- [Aufgabenstellung]
A. Was wünscht sich Bundesverkehrsminister Alexander Dobrindt laut dem Kommentar zur Air-Berlin-Insolvenz?
B. Setze den Kommentar zur Air-Berlin-Insolvenz im Anschluss an seinen letzten Satz fort.

Berlin von Lisa Schmelzer

Frankfurt (ots) - In Zeiten des Wahlkampfs ist alles möglich. Da

wird aus einem Insolvenzverfahren, das eigentlich die Sanierung eines

Unternehmens zum Ziel hat, ein Basar, der nur dem Feilschen und

Verkaufen dient. Da werden aus Ministern, die um Neutralität bemüht

sein sollten, Lobbyisten im - selbstverständlich ehrenamtlichen -

Dienste der Lufthansa. Da werden aus Gläubigern, sonst in

Insolvenzverfahren stark involviert, Randfiguren. Und da werden aus

Wettbewerbshütern, die Einwand erheben, Spielverderber. Insofern war

der Zeitpunkt für die Air-Berlin-Insolvenz gut gewählt, denn in

Zeiten des Wahlkampfes ist tatsächlich alles möglich.

Bundesverkehrsminister Alexander Dobrindt wünscht sich einen

"deutschen Champion" im Luftverkehr. Den wird er bekommen. Ob es am

Ende tatsächlich die beste Lösung ist, wenn Air Berlin mehr oder

weniger komplett bei Lufthansa landet, sei dahingestellt. Wer denkt,

damit könnten möglichst viele Arbeitsplätze gerettet werden, irrt,

denn zunächst verlieren alle Mitarbeiter ihren Job und können sich

dann neu bewerben. Mit offenem Ausgang.

- [Bereitgestellte Daten]
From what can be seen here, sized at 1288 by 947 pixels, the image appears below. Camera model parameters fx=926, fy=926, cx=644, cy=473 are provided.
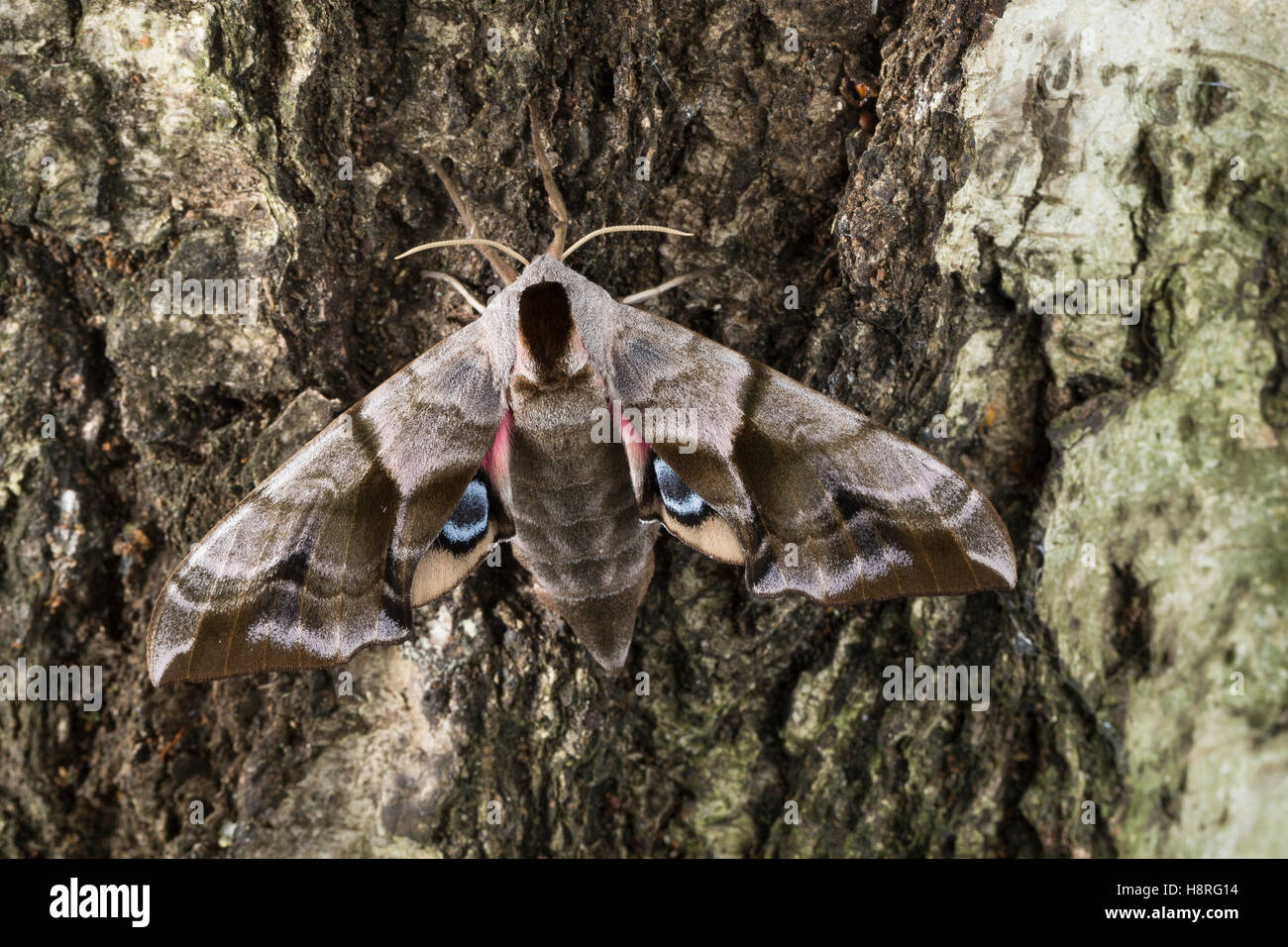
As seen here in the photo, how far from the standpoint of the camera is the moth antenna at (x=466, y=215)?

---

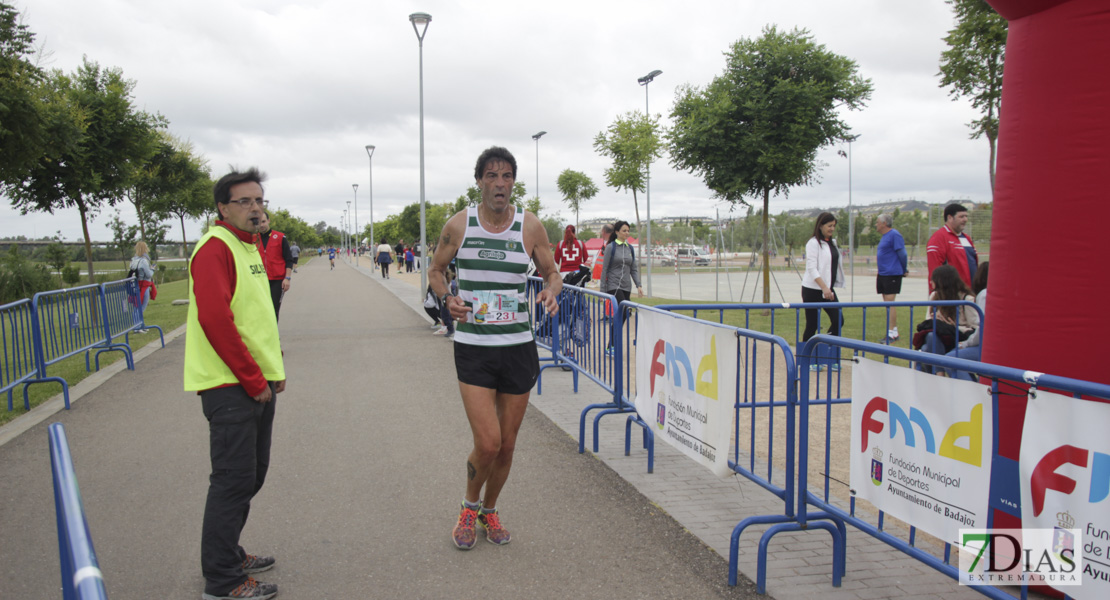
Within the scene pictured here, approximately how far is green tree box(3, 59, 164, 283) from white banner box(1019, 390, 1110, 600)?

- [Ergebnisse in Reihenfolge]
A. Einen „deutschen Champion“ im Luftverkehr.

B.
Ob die Lufthansa, heute schon der "deutsche Champion", durch das

Verschwinden von Air Berlin und eine Aufnahme eines Großteils der

Flotte des Konkurrenten tatsächlich gestärkt wird, muss sich erst

noch zeigen. Denn die Integration von 80 oder mehr Flugzeugen ist ein

Kraftakt, den es zu stemmen gilt. Die Tochter Eurowings, bei der die

meisten Flugzeuge landen sollen, ist schon heute ein

Gemischtwarenladen, der alles in allem noch zu hohe Kosten hat, um

tatsächlich konkurrenzfähig zu sein.

Und die Konkurrenz wird nicht ruhen, nur weil der Marktführer

größer geworden ist. Deutschland ist im Vergleich zu anderen Märkten

noch relativ wenig von Billigfluganbietern durchdrungen, Ryanair und

Easyjet haben mit ihrer Expansion gerade erst angefangen. Auch

Easyjet kann sich Hoffnung auf ein Stück Air Berlin machen und hat

dann mehr Schlagkraft.

Ryanair ist jahrelang vom deutschen Steuerzahler alimentiert

worden, die Iren wurden mit Vergünstigungen an landeseigene regionale

Flughäfen gelockt. Das muss man im Hinterkopf haben, wenn man die

Klage gegen die Kreditbürgschaft des Bundes für Air Berlin beurteilen

will. Mit seiner Einschätzung, dass etwas nicht mit rechten Dingen

zugehen kann, wenn sich die Nummer 1 und die Nummer 2 am Markt

einfach so zusammentun können, liegt Ryanair-Chef Michael O'Leary

aber richtig. Was er vielleicht vergessen hat: Es ist Wahlkampf.